Arrange the lines below as a Markdown table with the columns "Row" and "Line", skipping blank lines. Include only the stretch from the line containing "Among the given options" through the line containing "4.40 metres", with both of those lines included.
☆ ☆ ☆
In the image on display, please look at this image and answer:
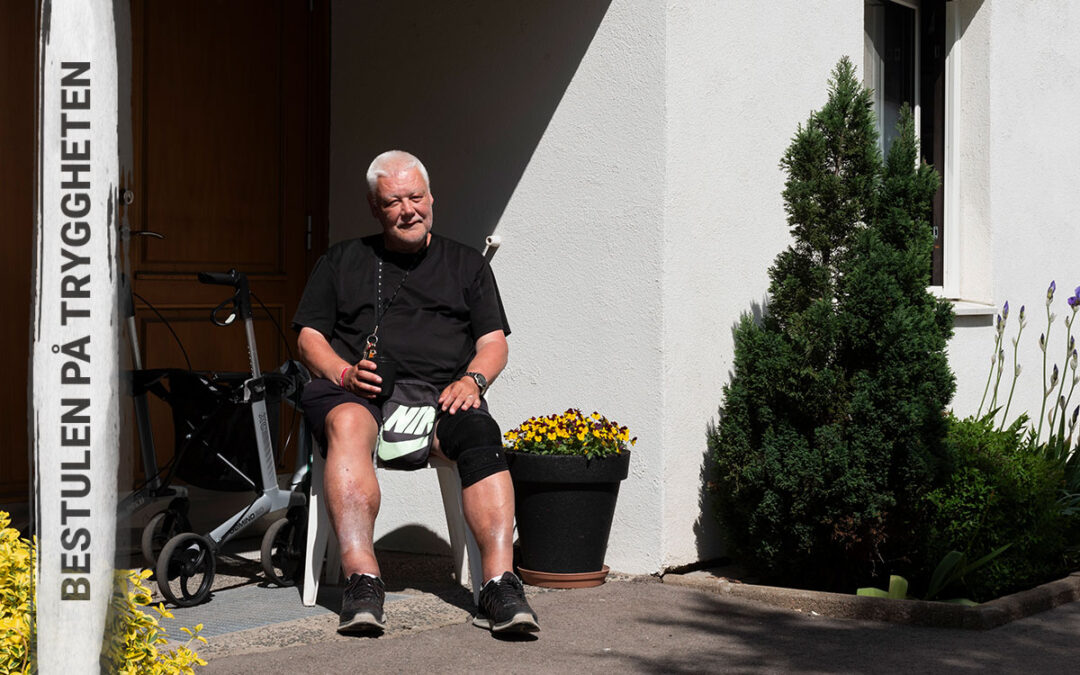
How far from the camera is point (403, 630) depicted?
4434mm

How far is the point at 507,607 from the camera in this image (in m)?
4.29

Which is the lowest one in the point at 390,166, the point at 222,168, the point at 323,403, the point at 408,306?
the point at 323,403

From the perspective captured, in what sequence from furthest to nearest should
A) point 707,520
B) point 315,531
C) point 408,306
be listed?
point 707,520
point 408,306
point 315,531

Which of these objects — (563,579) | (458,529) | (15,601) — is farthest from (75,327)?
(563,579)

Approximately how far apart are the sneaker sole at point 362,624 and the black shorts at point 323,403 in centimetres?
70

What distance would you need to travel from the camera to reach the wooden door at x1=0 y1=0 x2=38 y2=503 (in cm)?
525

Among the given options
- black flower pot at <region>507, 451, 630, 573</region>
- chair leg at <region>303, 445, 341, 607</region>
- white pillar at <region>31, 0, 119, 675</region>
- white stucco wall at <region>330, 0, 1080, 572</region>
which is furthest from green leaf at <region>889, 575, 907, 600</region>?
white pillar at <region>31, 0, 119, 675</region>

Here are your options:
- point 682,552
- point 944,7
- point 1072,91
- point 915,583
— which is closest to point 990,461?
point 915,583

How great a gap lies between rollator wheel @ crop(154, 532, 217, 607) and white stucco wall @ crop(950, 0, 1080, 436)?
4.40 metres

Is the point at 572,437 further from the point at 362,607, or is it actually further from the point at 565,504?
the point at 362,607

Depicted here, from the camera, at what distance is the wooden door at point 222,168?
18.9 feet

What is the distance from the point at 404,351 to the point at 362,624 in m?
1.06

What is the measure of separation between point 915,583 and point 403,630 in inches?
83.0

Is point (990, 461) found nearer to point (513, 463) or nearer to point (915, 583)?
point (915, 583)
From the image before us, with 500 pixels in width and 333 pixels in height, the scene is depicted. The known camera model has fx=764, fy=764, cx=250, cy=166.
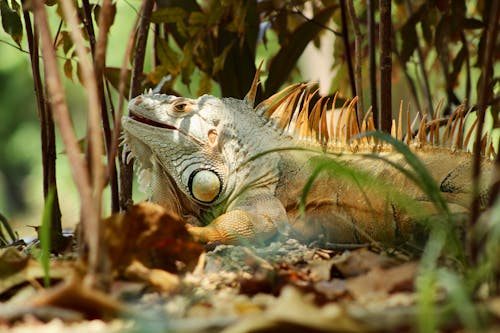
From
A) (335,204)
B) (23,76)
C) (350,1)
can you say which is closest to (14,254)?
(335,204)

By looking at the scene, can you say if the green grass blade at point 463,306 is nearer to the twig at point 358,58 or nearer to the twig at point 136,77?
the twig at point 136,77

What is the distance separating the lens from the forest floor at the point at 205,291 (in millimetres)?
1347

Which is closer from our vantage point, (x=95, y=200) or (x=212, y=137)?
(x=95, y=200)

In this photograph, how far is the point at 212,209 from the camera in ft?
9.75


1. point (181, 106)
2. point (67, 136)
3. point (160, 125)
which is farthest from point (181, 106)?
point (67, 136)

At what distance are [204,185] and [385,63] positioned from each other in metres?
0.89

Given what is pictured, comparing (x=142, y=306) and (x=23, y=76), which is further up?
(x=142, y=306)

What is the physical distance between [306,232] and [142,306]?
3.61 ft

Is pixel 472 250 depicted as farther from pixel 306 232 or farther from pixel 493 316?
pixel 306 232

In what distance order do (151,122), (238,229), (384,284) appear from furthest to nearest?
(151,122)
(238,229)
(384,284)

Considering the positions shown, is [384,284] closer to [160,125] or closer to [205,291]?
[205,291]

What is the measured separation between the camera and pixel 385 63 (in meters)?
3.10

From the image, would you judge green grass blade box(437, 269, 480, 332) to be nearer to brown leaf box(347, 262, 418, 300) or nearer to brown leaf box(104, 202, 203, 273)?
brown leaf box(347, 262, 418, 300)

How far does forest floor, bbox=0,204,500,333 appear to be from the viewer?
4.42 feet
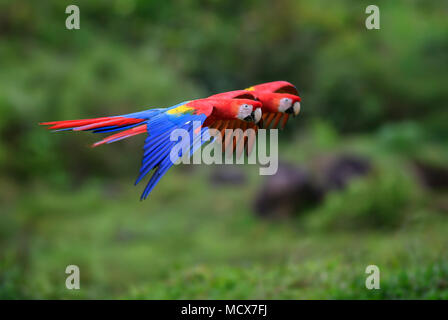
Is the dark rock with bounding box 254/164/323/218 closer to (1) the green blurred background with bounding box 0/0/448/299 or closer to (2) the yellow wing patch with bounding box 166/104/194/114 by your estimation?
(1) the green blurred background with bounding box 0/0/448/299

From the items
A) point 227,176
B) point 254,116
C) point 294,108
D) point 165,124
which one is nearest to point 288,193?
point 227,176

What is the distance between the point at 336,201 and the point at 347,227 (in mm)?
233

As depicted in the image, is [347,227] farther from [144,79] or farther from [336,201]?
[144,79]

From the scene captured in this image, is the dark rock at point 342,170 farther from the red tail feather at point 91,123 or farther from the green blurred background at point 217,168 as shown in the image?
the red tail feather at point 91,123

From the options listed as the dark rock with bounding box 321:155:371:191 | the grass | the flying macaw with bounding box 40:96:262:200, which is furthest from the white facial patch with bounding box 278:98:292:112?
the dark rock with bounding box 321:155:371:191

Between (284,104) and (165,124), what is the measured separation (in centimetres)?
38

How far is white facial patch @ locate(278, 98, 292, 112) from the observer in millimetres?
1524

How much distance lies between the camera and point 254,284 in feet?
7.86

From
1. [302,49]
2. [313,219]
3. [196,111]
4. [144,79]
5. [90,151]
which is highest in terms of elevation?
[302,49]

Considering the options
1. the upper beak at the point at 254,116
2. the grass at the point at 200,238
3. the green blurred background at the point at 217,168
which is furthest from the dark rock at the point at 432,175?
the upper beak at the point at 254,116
☆ ☆ ☆
Exercise answer
| Row | Line |
|---|---|
| 1 | Among the given options |
| 2 | - black flower pot at <region>507, 451, 630, 573</region> |
| 3 | - chair leg at <region>303, 445, 341, 607</region> |
| 4 | - white pillar at <region>31, 0, 119, 675</region> |
| 5 | - white stucco wall at <region>330, 0, 1080, 572</region> |
| 6 | which is furthest from green leaf at <region>889, 575, 907, 600</region>? |
| 7 | white pillar at <region>31, 0, 119, 675</region> |
| 8 | Here are your options: |
| 9 | - point 682,552 |
| 10 | - point 944,7 |
| 11 | - point 1072,91 |
| 12 | - point 915,583 |
| 13 | — which is closest to point 990,461? |
| 14 | point 915,583 |
| 15 | How great a gap lies between rollator wheel @ crop(154, 532, 217, 607) and white stucco wall @ crop(950, 0, 1080, 436)? |
| 16 | 4.40 metres |